Publication Abstract from PubMed

NMR-assisted crystallography-the integrated application of solid-state NMR, X-ray crystallography, and first-principles computational chemistry-holds significant promise for mechanistic enzymology: by providing atomic-resolution characterization of stable intermediates in enzyme active sites, including hydrogen atom locations and tautomeric equilibria, NMR crystallography offers insight into both structure and chemical dynamics. Here, this integrated approach is used to characterize the tryptophan synthase alpha-aminoacrylate intermediate, a defining species for pyridoxal-5'-phosphate-dependent enzymes that catalyze beta-elimination and replacement reactions. For this intermediate, NMR-assisted crystallography is able to identify the protonation states of the ionizable sites on the cofactor, substrate, and catalytic side chains as well as the location and orientation of crystallographic waters within the active site. Most notable is the water molecule immediately adjacent to the substrate beta-carbon, which serves as a hydrogen bond donor to the epsilon-amino group of the acid-base catalytic residue betaLys87. From this analysis, a detailed three-dimensional picture of structure and reactivity emerges, highlighting the fate of the L-serine hydroxyl leaving group and the reaction pathway back to the preceding transition state. Reaction of the alpha-aminoacrylate intermediate with benzimidazole, an isostere of the natural substrate indole, shows benzimidazole bound in the active site and poised for, but unable to initiate, the subsequent bond formation step. When modeled into the benzimidazole position, indole is positioned with C3 in contact with the alpha-aminoacrylate C(beta) and aligned for nucleophilic attack. Here, the chemically detailed, three-dimensional structure from NMR-assisted crystallography is key to understanding why benzimidazole does not react, while indole does.

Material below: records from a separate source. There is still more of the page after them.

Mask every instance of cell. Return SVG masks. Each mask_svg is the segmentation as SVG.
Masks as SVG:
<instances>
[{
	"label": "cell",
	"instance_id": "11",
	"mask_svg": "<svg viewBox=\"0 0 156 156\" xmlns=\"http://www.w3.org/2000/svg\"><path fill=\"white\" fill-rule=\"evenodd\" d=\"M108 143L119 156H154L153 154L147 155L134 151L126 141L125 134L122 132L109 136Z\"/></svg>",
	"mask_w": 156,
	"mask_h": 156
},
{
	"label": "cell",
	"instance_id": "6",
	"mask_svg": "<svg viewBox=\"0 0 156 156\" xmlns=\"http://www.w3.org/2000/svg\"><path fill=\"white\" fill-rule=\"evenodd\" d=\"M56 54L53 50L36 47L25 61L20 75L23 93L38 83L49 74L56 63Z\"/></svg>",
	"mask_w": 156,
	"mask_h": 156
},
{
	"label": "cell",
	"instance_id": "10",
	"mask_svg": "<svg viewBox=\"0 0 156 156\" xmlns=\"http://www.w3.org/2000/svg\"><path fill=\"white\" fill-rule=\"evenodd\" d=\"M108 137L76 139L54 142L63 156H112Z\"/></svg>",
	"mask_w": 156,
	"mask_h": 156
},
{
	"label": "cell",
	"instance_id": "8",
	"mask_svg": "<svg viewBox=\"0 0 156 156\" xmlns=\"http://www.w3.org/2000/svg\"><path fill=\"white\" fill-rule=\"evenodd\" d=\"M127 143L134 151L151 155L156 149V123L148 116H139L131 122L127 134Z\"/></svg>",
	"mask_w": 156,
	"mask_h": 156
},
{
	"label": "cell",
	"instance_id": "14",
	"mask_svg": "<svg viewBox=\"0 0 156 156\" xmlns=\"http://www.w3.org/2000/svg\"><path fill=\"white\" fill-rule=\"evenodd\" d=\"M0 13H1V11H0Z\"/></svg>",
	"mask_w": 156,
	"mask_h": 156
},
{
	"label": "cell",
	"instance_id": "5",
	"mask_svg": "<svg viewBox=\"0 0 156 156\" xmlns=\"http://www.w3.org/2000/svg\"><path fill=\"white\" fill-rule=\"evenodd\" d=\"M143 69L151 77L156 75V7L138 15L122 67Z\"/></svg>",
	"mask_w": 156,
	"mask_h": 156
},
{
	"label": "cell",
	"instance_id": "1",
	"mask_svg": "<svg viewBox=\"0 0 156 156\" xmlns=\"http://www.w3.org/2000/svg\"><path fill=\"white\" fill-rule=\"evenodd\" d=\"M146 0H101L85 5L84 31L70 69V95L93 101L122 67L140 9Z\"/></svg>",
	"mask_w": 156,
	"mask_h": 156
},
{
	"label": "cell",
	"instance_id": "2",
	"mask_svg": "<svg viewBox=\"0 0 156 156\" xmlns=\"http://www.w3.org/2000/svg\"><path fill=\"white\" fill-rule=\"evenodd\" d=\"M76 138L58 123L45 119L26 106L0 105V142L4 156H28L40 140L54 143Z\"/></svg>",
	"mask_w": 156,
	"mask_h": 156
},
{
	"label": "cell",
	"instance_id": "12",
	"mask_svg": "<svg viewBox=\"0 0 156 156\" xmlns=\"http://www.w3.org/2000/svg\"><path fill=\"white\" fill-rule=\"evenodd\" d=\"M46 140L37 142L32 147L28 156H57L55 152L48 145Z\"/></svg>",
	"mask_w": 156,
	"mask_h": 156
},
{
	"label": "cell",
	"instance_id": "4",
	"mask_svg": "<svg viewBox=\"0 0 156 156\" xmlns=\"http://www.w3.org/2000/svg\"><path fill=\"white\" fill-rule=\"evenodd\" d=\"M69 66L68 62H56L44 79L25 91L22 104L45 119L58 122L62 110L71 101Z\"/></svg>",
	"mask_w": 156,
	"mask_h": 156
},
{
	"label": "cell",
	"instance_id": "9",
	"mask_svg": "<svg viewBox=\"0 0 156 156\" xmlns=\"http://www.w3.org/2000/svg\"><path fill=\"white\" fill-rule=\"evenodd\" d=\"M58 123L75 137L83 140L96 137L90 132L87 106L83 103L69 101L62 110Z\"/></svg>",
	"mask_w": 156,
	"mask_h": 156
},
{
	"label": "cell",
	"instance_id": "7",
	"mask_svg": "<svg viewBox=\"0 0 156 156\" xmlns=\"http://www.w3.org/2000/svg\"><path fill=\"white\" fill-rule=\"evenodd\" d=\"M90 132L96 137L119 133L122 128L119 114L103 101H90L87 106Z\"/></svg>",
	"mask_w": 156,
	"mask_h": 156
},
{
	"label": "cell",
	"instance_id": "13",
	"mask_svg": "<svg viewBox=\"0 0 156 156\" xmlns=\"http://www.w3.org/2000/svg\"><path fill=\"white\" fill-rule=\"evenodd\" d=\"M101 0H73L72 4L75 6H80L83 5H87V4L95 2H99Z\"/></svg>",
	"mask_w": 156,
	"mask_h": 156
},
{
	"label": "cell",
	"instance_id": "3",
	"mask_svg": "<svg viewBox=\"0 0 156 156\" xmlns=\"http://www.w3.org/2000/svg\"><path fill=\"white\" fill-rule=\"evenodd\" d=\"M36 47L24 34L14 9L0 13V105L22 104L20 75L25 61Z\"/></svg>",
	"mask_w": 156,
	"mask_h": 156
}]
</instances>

Imaging active site chemistry and protonation states: NMR crystallography of the tryptophan synthase alpha-aminoacrylate intermediate.,Holmes JB, Liu V, Caulkins BG, Hilario E, Ghosh RK, Drago VN, Young RP, Romero JA, Gill AD, Bogie PM, Paulino J, Wang X, Riviere G, Bosken YK, Struppe J, Hassan A, Guidoulianov J, Perrone B, Mentink-Vigier F, Chang CA, Long JR, Hooley RJ, Mueser TC, Dunn MF, Mueller LJ Proc Natl Acad Sci U S A. 2022 Jan 11;119(2):e2109235119. doi: , 10.1073/pnas.2109235119. PMID:34996869^[1]

From MEDLINE®/PubMed®, a database of the U.S. National Library of Medicine.